TEXTO FORNECIDO -
==========

Um ano depois, o desafio imposto pela covid-19 é ainda maior. Com duzentas e noventa e sete pessoas com deficiência mortas no Espírito Santo, seguimos em déficit no que diz respeito às orientações que atendam às especificidades das pessoas com deficiência e seus familiares. As respostas não chegam e a velocidade com que o vírus devasta o organismo é a mesma com que esse segmento é lançado na escuridão da invisibilidade.
Os dias são difíceis para todo mundo, mas quando fico diante do quadro de informações da covid-19 do Governo do Estado, que inclui as pessoas com deficiência, o legado do medo de adoecer causado pelo vírus só aumenta. Cabe ressaltar que, graças ao esforço da professora Ethel Maciel e do professor Douglas Ferrari, o Espírito Santo foi o primeiro, se não o único no Brasil, a incluir os dados da pessoa com deficiência no quadro da covid-19. E até agora o desafio de sairmos dessa estatística, para ações efetivas de gestão da saúde, continua parado. Depois de um ano, já entendemos que a pessoa com deficiência severa ou que necessita de maior cuidado, mais exposta está ao coronavírus.
O pior está por vir?
A pandemia também evidencia a dificuldade que as pessoas com deficiência visual e surdas têm no acesso a informações. Sem campanhas governamentais que atendam aos critérios de acessibilidade, os obstáculos para acessar os serviços públicos se tornam intransponíveis. A Convenção Internacional sobre os Direitos da Pessoa com Deficiência e a Lei Brasileira de Inclusão estão aí e reforçam a importância das ações intersetoriais e reconhecem a vulnerabilidade do público com deficiência. Até quando vamos morrer de invisibilidade?

==========

ATIVIDADES -
**a)** No texto sobre as pessoas com deficiência na pandemia, graças ao esforço de quem o Espírito Santo incluiu os dados da pessoa com deficiência no quadro da covid-19?
**b)** Retome o texto sobre as pessoas com deficiência na pandemia e continue-o a partir da última frase apresentada.

==========

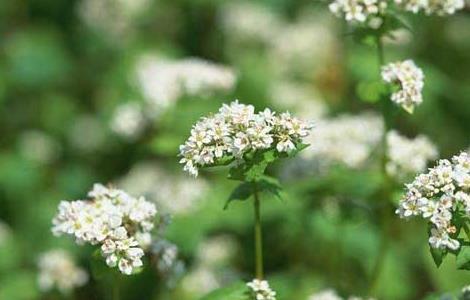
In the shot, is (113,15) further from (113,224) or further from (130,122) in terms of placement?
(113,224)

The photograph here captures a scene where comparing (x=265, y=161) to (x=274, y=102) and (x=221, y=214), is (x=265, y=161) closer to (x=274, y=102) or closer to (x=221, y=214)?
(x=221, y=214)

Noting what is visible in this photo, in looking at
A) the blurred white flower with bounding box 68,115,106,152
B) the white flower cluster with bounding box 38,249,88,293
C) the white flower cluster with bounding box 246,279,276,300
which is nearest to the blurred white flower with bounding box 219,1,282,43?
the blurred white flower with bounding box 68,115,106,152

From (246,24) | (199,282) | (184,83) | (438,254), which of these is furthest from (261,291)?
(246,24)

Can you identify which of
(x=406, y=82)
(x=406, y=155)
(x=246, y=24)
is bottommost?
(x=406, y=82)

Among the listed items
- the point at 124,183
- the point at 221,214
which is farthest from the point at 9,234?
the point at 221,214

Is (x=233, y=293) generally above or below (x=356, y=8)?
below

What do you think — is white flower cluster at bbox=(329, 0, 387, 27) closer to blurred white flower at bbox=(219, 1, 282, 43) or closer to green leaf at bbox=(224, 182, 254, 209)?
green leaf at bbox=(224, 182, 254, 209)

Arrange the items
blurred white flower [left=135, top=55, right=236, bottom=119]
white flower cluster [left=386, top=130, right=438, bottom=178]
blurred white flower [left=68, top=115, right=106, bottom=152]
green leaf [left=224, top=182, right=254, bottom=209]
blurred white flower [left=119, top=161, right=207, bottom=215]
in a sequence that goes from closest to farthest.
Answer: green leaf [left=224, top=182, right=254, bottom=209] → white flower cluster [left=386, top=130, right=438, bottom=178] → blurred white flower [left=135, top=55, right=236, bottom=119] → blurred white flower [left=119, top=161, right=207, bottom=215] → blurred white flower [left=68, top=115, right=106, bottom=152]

==========

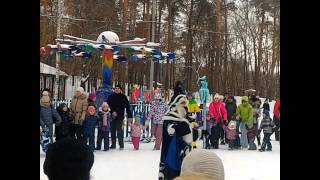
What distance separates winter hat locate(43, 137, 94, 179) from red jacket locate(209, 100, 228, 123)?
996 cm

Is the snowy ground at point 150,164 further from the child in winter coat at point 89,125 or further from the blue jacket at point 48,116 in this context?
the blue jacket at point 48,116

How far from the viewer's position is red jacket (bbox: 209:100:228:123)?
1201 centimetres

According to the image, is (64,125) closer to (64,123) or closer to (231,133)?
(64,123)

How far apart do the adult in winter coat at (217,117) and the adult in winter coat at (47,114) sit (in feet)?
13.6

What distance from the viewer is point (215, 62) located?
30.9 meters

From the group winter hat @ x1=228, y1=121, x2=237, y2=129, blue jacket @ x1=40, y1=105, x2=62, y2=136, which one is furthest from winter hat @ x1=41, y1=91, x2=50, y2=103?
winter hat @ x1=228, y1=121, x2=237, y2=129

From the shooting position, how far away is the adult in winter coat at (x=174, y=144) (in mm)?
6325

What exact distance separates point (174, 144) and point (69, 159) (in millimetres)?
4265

==========

RESPOSTAS DAS TAREFAS -
**a)** Graças ao esforço da professora Ethel Maciel e do professor Douglas Ferrari.

**b)**
Com tantas pessoas queridas morrendo, com ou sem deficiência, amigos, parentes, artistas, pai, mãe, avó, avô, é impossível não se sufocar com a corda apertada do isolamento. E segundo os estudiosos o mês de abril será ainda pior.
Como cadeirante, entendi desde o início que demandaria um contato maior que uma pessoa sem deficiência para levar minhas atividades diárias e por isso decidi parar tudo e estou há um ano em casa. Não é fácil ter que parar a vida, e vencer o medo tem sido uma prática diária nos mergulhos que faço para dentro de mim mesma desde que começou tudo isso. E a luta é passar imune até que chegue a minha vez na vacinação.
A morte é uma realidade diária e avassaladora
Um trecho do livro do professor e filósofo Mário Sérgio Cortella me veio à mente: "Para não sucumbir à brevidade da vida é preciso lembrar dela. Não para que essa brevidade nos assuste, mas para que nos deixe em estado de alerta".
Viver em função da morte é parte do dia a dia nesta pandemia, pelo menos para mim. Não acho normal que duzentas e noventa e sete pessoas com deficiência morram, por situações que poderiam muitas vezes ser evitadas. Não dá para considerar normal que essa população represente 4,7% de letalidade, enquanto as pessoas sem deficiência estão em 2,5% de letalidade. O meu estado de alerta é para me esquivar da morte o tempo todo. Não é só uma lembrança de que a vida é finita, mas um esforço enorme para não perder o ar diante da asfixia desgovernada na qual estamos submersos. Essa asfixia, bem mais que o vírus, está me impedindo de desenvolver a capacidade de confiar na vida. A ideia da morte é detentora dos meus dias.
É preciso acender a luz
As estratégias existem e apontam o caminho para amenizar o crescimento de óbitos de pessoas com deficiência. Elas estão nas legislações e pesquisas, porém não são efetivadas, e isso nos faz compreender que continuamos às margens e o quanto o Brasil está em dívida quando o assunto é a igualdade de condições de prevenção e assistência. Uma nação com quarenta e seis milhões de brasileiros com deficiência – que pode até parecer invisível – merece que uma luz se acenda e reconsidere suas vidas, não é mesmo?